Cost per thousand (CPM)

The term cost per thousand (CPM) refers to a pricing model used to determine ad cost.
Ads are priced based on how much it costs to show the ad to one thousand viewers. This means that the total ad cost is not fixed.

The strange acronym for cost per thousand (CPM) is because of the fact that the last word was originally was “mille,” which is the Latin for thousand.

CPM is used mostly in traditional marketing along with other other performance-based pricing models such as cost per conversion and sales commissions.

For example if an ad is priced using CPM is quoted at $10 CPM, if the website showing the ad gets 10,000 visitors the total price will $100.

In addition to that, the ad contract can also state that additional payment will be made based on conversions (that’s the number of customers who clicked on the ad and actually ended up buying the product or service advertised on the specific ad).
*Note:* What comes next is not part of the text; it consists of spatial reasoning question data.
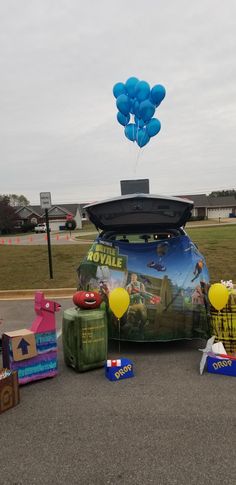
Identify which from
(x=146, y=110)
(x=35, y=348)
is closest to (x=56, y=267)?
(x=146, y=110)

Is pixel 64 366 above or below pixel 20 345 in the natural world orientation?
below

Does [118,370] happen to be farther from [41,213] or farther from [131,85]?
[41,213]

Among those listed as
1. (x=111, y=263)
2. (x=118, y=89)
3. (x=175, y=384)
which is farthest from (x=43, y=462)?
(x=118, y=89)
For traditional advertising channels such as TV, the cost is computed based on the estimated number of viewers of the TV program in during which the commercial was aired. Obviously, this means that airing a commercial during very popular shows (primetime shows) and events (i.e. Super Bowl) will mean a much higher ad price.

Nowadays, CPM is becoming less popular for internet marketers. The pay-per-click model, wherein advertisers need only pay for ads that were clicked on by customers, has become more popular.